▸ Problem details
Reproduce each of the records below word for word, omitting the pictures.

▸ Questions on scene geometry
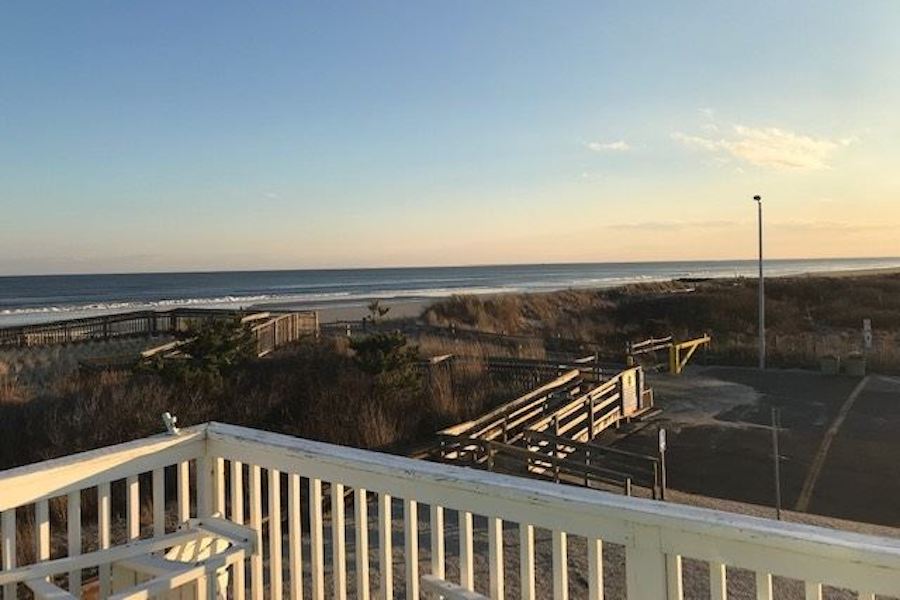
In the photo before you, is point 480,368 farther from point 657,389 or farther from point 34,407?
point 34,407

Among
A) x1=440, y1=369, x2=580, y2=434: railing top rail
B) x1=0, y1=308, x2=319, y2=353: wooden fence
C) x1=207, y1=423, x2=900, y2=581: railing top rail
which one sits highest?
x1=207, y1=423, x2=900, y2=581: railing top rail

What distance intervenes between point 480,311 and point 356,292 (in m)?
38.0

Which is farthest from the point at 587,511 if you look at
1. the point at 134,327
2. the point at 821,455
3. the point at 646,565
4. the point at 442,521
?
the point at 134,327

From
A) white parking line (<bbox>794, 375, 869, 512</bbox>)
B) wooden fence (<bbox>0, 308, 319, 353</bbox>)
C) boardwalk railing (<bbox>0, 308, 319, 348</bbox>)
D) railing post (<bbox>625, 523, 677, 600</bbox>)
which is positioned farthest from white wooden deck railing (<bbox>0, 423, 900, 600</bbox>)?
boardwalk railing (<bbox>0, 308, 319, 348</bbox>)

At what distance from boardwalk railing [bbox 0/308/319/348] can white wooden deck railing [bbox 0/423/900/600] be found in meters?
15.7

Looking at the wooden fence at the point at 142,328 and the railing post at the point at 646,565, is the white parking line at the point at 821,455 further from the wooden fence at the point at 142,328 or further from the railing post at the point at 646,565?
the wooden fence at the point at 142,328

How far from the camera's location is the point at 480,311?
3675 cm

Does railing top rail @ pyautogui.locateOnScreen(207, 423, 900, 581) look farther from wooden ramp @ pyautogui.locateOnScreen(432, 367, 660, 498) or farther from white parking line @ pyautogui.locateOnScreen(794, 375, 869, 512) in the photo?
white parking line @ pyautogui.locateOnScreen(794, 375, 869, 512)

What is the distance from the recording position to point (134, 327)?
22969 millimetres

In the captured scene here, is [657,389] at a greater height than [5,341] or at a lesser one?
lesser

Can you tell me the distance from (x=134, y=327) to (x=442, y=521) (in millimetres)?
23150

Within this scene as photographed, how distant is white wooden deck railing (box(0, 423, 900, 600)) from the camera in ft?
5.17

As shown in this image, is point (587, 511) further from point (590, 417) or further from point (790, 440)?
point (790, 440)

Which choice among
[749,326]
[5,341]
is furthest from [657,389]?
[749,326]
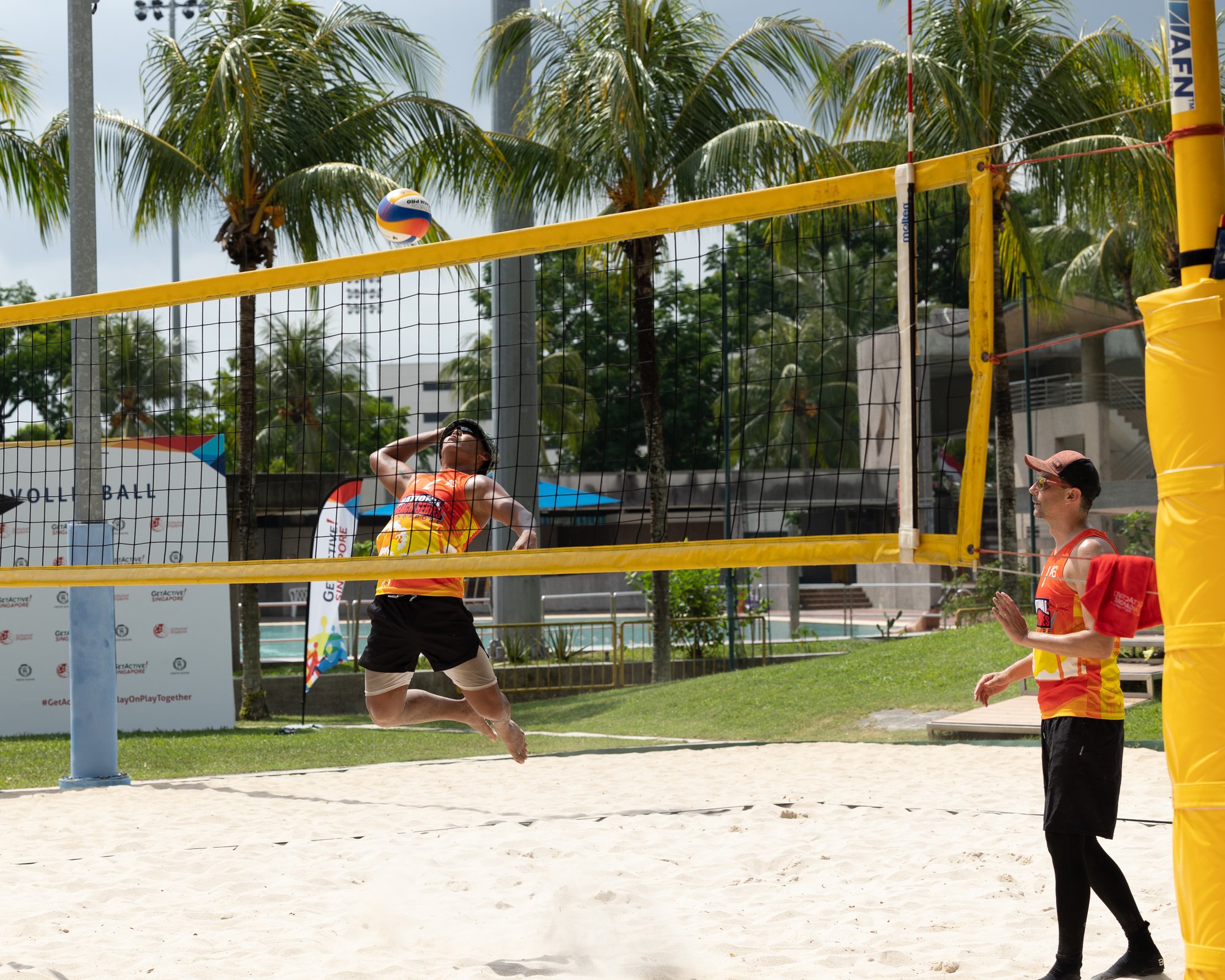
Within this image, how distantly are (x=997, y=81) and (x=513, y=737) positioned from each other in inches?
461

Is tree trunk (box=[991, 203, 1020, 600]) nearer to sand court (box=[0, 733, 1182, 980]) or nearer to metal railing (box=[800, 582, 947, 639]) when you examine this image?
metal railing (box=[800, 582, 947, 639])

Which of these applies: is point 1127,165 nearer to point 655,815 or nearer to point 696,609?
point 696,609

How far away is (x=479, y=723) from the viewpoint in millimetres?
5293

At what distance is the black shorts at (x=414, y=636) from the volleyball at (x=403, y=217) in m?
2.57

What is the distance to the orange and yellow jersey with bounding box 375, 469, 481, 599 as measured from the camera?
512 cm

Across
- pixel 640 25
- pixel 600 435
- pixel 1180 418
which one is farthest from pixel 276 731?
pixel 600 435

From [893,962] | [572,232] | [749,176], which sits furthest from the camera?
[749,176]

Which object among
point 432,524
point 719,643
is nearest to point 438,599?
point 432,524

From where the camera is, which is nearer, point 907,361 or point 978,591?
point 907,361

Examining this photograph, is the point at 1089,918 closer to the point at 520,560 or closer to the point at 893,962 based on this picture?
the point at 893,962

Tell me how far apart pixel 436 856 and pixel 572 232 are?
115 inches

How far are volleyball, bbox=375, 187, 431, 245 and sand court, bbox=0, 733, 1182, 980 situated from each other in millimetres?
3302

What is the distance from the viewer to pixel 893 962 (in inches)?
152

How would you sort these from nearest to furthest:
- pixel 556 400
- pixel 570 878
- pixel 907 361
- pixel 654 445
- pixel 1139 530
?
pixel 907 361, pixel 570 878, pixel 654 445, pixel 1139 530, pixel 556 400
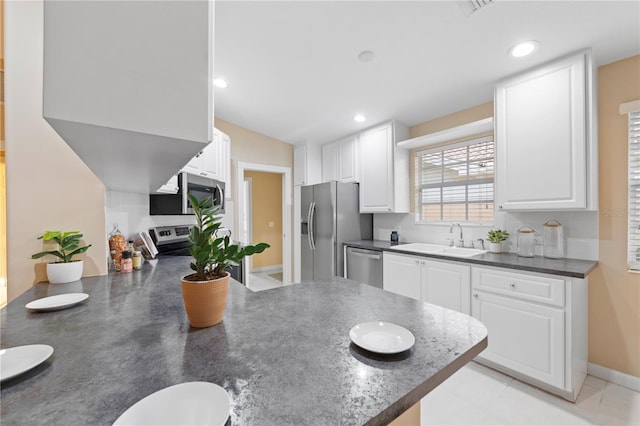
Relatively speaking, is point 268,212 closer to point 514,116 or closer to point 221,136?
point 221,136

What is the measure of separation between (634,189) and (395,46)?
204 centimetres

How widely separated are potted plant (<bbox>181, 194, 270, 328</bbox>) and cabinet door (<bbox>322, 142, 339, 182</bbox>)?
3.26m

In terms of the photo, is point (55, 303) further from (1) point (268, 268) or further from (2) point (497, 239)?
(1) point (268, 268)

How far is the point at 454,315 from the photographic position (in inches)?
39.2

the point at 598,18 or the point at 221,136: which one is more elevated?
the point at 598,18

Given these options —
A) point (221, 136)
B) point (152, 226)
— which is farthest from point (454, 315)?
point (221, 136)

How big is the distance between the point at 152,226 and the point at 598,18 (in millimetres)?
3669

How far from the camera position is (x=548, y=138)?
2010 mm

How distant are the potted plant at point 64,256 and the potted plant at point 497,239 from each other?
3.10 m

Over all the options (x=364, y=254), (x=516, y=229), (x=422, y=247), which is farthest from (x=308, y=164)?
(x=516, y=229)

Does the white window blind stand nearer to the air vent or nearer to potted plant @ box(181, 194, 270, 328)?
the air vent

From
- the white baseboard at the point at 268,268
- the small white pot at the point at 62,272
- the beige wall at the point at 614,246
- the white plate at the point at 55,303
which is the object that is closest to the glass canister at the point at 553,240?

▸ Response to the exercise
In the photo before you, is point 480,368 farther from point 657,389 or farther from point 34,407?
point 34,407

Among
A) x1=440, y1=369, x2=580, y2=434: railing top rail
B) x1=0, y1=308, x2=319, y2=353: wooden fence
C) x1=207, y1=423, x2=900, y2=581: railing top rail
which one sits highest?
x1=207, y1=423, x2=900, y2=581: railing top rail

What distance intervenes between point 480,311 and point 356,292 (in m)?
38.0

Which is farthest from the point at 587,511 if you look at
1. the point at 134,327
2. the point at 821,455
3. the point at 646,565
4. the point at 442,521
?
the point at 134,327

From
A) white parking line (<bbox>794, 375, 869, 512</bbox>)
B) wooden fence (<bbox>0, 308, 319, 353</bbox>)
C) boardwalk railing (<bbox>0, 308, 319, 348</bbox>)
D) railing post (<bbox>625, 523, 677, 600</bbox>)
which is positioned farthest from white wooden deck railing (<bbox>0, 423, 900, 600</bbox>)?
boardwalk railing (<bbox>0, 308, 319, 348</bbox>)

At what distance from boardwalk railing [bbox 0/308/319/348] can white wooden deck railing [bbox 0/423/900/600] be found in meters?
15.7

Looking at the wooden fence at the point at 142,328 and the railing post at the point at 646,565, is the white parking line at the point at 821,455 further from the wooden fence at the point at 142,328 or further from the railing post at the point at 646,565?
the wooden fence at the point at 142,328

How far from the camera's location is the point at 480,311?
3675 cm

Does railing top rail @ pyautogui.locateOnScreen(207, 423, 900, 581) look farther from wooden ramp @ pyautogui.locateOnScreen(432, 367, 660, 498) or farther from white parking line @ pyautogui.locateOnScreen(794, 375, 869, 512) in the photo?
white parking line @ pyautogui.locateOnScreen(794, 375, 869, 512)

What is the distance from the recording position to point (134, 327)?
22969 millimetres

In the captured scene here, is [657,389] at a greater height than [5,341] or at a lesser one?
lesser

Can you tell me the distance from (x=134, y=327) to (x=442, y=521) (in millimetres)?
23150

Within this scene as photographed, how distant is white wooden deck railing (box(0, 423, 900, 600)) from the camera in ft?
5.17

As shown in this image, is point (587, 511) further from point (590, 417) or further from point (790, 440)?
point (790, 440)

Which choice among
[749,326]
[5,341]
is furthest from [657,389]?
[749,326]
Within this image, how distantly are (x=997, y=81) and (x=513, y=737) positioned from each other in inches?
461

Is tree trunk (box=[991, 203, 1020, 600]) nearer to sand court (box=[0, 733, 1182, 980]) or nearer to metal railing (box=[800, 582, 947, 639]) when you examine this image?
metal railing (box=[800, 582, 947, 639])

Which of these applies: is point 1127,165 nearer to point 655,815 or nearer to point 696,609?
point 696,609

How far away is (x=479, y=723) from the viewpoint in millimetres?
5293

At what distance is the black shorts at (x=414, y=636) from the volleyball at (x=403, y=217) in m?
2.57

What is the distance to the orange and yellow jersey with bounding box 375, 469, 481, 599 as measured from the camera?
512 cm

Across
- pixel 640 25
- pixel 600 435
- pixel 1180 418
which one is farthest from pixel 276 731?
pixel 600 435

From [893,962] | [572,232] | [749,176], which sits furthest from the camera?
[749,176]

Which object among
point 432,524
point 719,643
is nearest to point 438,599?
point 432,524

From where the camera is, which is nearer, point 907,361 or point 978,591?
point 907,361

Examining this photograph, is the point at 1089,918 closer to the point at 520,560 or closer to the point at 893,962 based on this picture?
the point at 893,962

Tell me how far apart pixel 436 856 and pixel 572 232 are?
115 inches

How far are volleyball, bbox=375, 187, 431, 245 and sand court, bbox=0, 733, 1182, 980 situated from each other in millimetres?
3302

What is the distance from the viewer to pixel 893 962 (in inches)?
152

How would you sort these from nearest to furthest:
- pixel 556 400
- pixel 570 878
- pixel 907 361
- pixel 654 445
- pixel 1139 530
?
pixel 907 361, pixel 570 878, pixel 654 445, pixel 1139 530, pixel 556 400
Relatively speaking, is point 268,212 closer to point 514,116 or closer to point 221,136?
point 221,136

What is the measure of separation between (634,189) and (395,46)?
204 centimetres

How widely separated are potted plant (<bbox>181, 194, 270, 328</bbox>) and cabinet door (<bbox>322, 142, 339, 182</bbox>)?
3.26m

In terms of the photo, is point (55, 303) further from (1) point (268, 268) or further from (2) point (497, 239)?
(1) point (268, 268)

How far is the point at 454,315 from the photographic position (in inches)?
39.2

the point at 598,18 or the point at 221,136: which one is more elevated?
the point at 598,18

Given these options —
A) point (221, 136)
B) point (152, 226)
— which is farthest from point (454, 315)?
point (221, 136)

How big is the distance between the point at 152,226 and the point at 598,18 (in millimetres)?
3669

How far from the camera position is (x=548, y=138)?
2010 mm

How distant are the potted plant at point 64,256 and the potted plant at point 497,239 from each other?
3.10 m

Over all the options (x=364, y=254), (x=516, y=229), (x=422, y=247), which is farthest from (x=308, y=164)?
(x=516, y=229)

Does the white window blind stand nearer to the air vent or nearer to potted plant @ box(181, 194, 270, 328)?
the air vent

From
- the white baseboard at the point at 268,268
- the small white pot at the point at 62,272
- the beige wall at the point at 614,246
- the white plate at the point at 55,303
which is the object that is closest to the glass canister at the point at 553,240?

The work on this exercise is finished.